Title: Reduction in fecundity and shifts in cellular processes by a native virus on an invasive insect Authors
Submitted to: Genome Biology and Evolution
Publication Type: Peer Reviewed Journal
Publication Acceptance Date: March 20, 2014
Publication Date: April 6, 2014
Citation: Cassone, B.J., Michel, A.P., Stewart, L.R., Bansal, R., Mian, R.M., Redinbaugh, M.G. 2014. Reduction in fecundity and shifts in cellular processes by a native virus on an invasive insect. Genome Biology and Evolution. 6(4):873-885. Interpretive Summary: Virus diseases are most frequently transmitted to crops by insects, and aphids are among the most important insect vectors of viruses. The soybean aphid, a recently introduced and important pest of soybeans, can transmit several economically important viruses. By understanding interactions between the aphid, soybeans and viruses, we hope to identify critical mechanisms that can be disrupted for disease control. In this set of experiments we tested the response of soybean aphid to two viruses: one that the aphid transmits called Soybean mosaic virus (SMV); and, one that it can't transmit called Bean pod mottle virus (BPMV). Surprisingly, we found that aphids feeding on BPMV-infected soybeans reproduced at a lower rate than aphids feeding on healthy or SMV-infected soybean. Interestingly, gene expression changed much more dramatically in aphids feeding on BPMV-infected soybeans than on healthy or SMV-infected soybeans. The changes in gene expression in the aphids fed on BPMV-infected soybeans suggested the insects were decreasing their normal cellular activities and that they were defending themselves against an intracellular pathogen. However, we could not detect any multiplication of BPMV in the insect. Our results suggest that the soybean aphid is responding to something in the BPMV-infected plant. Because aphid reproduction is inhibited on BPMV-infected plants, further research to identify this component might allow development of unique pest control strategies.

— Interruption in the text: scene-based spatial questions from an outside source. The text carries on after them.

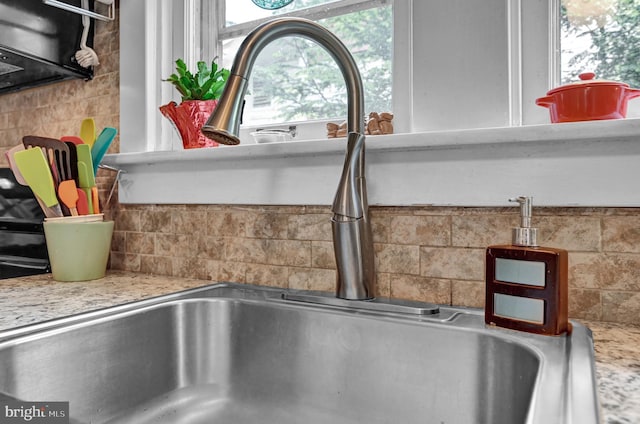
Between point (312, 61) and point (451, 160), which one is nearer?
point (451, 160)

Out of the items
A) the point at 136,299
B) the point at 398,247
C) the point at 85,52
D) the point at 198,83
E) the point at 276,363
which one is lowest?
the point at 276,363

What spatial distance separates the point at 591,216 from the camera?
75 centimetres

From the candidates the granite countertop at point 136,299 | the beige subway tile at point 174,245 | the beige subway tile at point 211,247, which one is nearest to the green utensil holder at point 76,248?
the granite countertop at point 136,299


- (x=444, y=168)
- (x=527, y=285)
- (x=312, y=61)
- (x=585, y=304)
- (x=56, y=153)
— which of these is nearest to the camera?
(x=527, y=285)

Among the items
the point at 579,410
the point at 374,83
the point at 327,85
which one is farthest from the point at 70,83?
the point at 579,410

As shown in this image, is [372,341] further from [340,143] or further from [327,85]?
[327,85]

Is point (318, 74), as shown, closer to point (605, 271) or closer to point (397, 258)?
point (397, 258)

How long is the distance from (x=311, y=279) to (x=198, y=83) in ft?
1.90

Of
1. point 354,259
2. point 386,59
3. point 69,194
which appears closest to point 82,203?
point 69,194

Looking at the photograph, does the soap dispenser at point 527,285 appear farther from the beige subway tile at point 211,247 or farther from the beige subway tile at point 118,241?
the beige subway tile at point 118,241

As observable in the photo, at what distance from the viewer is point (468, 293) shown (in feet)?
2.72

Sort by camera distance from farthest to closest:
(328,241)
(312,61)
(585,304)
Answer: (312,61) → (328,241) → (585,304)

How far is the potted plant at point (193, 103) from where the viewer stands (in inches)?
44.4

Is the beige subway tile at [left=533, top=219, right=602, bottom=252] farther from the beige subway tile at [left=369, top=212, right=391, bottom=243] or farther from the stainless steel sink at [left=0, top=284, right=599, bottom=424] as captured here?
the beige subway tile at [left=369, top=212, right=391, bottom=243]
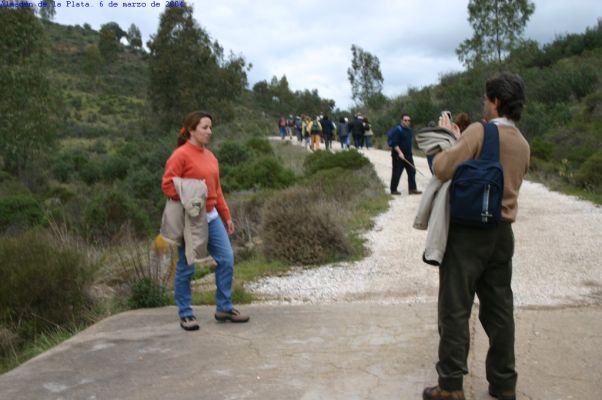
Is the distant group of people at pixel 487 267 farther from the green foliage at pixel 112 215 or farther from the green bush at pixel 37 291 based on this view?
the green foliage at pixel 112 215

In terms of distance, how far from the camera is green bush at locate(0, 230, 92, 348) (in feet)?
22.0

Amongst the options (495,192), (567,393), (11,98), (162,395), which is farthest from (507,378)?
(11,98)

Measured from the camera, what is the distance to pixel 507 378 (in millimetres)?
3801

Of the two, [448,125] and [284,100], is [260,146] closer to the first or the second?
[448,125]

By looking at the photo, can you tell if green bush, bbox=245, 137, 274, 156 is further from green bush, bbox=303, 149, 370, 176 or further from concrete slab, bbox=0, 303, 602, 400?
concrete slab, bbox=0, 303, 602, 400

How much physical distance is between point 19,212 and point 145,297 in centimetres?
1523

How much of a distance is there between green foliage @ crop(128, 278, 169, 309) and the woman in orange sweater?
100cm

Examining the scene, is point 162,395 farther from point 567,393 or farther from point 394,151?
point 394,151

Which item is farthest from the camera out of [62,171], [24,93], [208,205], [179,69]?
[179,69]

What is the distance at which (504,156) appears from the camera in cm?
372

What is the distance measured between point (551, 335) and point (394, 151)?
945 cm

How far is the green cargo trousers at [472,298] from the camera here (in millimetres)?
3676

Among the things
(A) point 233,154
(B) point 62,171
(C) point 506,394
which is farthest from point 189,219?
(B) point 62,171

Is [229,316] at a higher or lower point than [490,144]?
lower
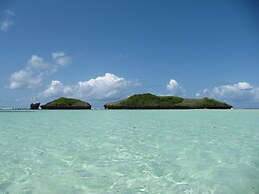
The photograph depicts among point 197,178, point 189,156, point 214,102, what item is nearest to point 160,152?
point 189,156

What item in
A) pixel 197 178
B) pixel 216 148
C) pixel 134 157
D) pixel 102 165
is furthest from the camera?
pixel 216 148

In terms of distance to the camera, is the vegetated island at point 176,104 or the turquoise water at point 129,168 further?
the vegetated island at point 176,104

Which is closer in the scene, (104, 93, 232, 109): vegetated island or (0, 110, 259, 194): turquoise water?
(0, 110, 259, 194): turquoise water

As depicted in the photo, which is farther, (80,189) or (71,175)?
(71,175)

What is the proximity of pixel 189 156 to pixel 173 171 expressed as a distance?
9.90 ft

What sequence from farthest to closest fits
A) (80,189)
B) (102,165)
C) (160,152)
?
(160,152) → (102,165) → (80,189)

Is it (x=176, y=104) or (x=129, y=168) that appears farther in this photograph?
(x=176, y=104)

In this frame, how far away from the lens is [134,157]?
43.2 ft

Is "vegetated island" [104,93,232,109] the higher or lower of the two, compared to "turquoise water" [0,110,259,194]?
higher

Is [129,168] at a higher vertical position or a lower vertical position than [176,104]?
lower

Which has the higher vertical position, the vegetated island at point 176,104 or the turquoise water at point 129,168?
the vegetated island at point 176,104

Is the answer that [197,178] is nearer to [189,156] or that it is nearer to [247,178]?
[247,178]

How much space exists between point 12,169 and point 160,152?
6944mm

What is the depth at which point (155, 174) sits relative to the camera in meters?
10.3
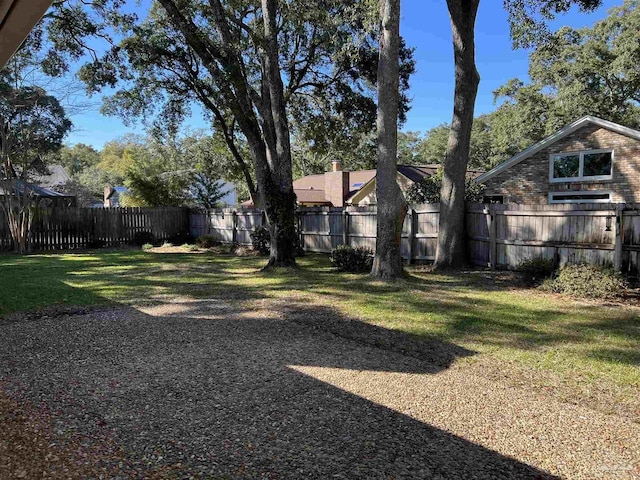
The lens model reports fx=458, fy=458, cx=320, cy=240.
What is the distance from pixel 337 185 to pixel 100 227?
18135mm

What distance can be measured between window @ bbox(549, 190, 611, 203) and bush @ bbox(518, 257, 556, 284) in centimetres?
900

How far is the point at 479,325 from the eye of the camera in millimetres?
6453

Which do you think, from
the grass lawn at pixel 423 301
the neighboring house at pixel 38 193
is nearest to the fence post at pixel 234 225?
the grass lawn at pixel 423 301

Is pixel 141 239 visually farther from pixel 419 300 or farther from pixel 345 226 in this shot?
pixel 419 300

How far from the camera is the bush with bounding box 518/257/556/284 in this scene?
31.6ft

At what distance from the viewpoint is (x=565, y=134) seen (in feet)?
58.1

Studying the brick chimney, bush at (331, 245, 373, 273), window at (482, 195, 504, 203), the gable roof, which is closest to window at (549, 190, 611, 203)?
the gable roof

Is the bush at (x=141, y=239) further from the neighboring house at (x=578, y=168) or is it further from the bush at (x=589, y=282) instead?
the bush at (x=589, y=282)

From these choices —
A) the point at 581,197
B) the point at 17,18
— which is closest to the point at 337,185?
the point at 581,197

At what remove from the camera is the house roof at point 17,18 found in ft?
7.10

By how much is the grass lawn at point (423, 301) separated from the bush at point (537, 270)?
0.44 metres

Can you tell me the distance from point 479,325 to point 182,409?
435 cm

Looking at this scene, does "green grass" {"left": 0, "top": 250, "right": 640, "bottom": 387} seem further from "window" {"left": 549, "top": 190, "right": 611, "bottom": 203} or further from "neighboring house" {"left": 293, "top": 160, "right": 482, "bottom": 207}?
"neighboring house" {"left": 293, "top": 160, "right": 482, "bottom": 207}

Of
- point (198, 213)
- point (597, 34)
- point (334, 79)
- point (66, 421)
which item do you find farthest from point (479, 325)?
point (597, 34)
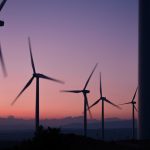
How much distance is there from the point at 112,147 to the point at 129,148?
3052mm
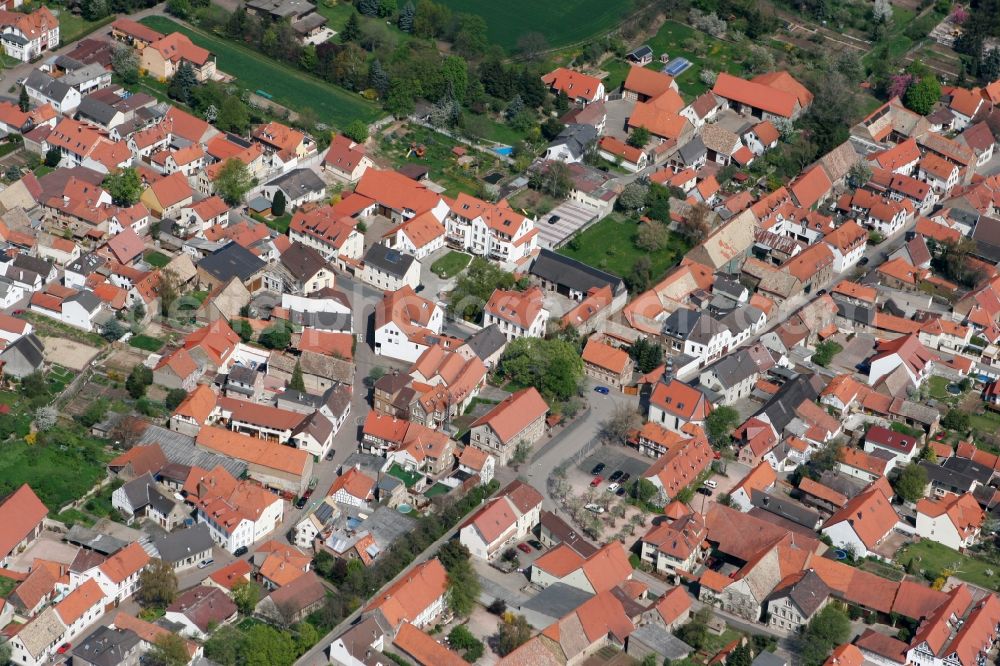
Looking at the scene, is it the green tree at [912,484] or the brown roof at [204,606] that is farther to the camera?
the green tree at [912,484]

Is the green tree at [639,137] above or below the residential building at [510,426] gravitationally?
below

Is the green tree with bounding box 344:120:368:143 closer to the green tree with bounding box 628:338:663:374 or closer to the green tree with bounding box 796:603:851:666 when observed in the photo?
the green tree with bounding box 628:338:663:374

Technical Abstract: Pathogens and their vectors have co-evolutionary histories that are intricately intertwined with their ecologies, environments and genetic interactions. The majority of non-persistently transmitted plant viruses are transmitted by aphid species. One important aphid vector in soybean-growing regions of North America is the soybean aphid, Aphis glycines, which transmits at least thirteen plant viruses. In this study we carried out fitness bioassays to examine any impacts on A. glycines survival and fecundity that were conferred by feeding on soybean infected with a virus it transmits (Soybean mosaic potyvirus) and does that it not transmit (Bean pod mottle comovirus). The genetic underpinnings of any observable changes in fitness phenotype were explored using RNA-Seq. Strikingly, feeding on BPMV-infected soybean elicited a large and persistent downregulation of A. glycines transcripts involved in regular cellular activities, and was coupled with significant reductions in aphid fecundity. Although molecular signatures suggested a Small Regulatory RNA pathway defense response is inactivated in aphids feeding on infected plants, BPMV is apparently not replicating in the vector. These results suggest a trade-off between the high energetic cost of parthenogenic reproduction versus the survival benefits of reducing reproduction and other core cellular processes in A. glycines fed on BPMV-infected plants. Ultimately, the inability of A. glycines to adapt to BPMV-infected plants may reflect the short tritrophic evolutionary histories between the insect, plant and virus.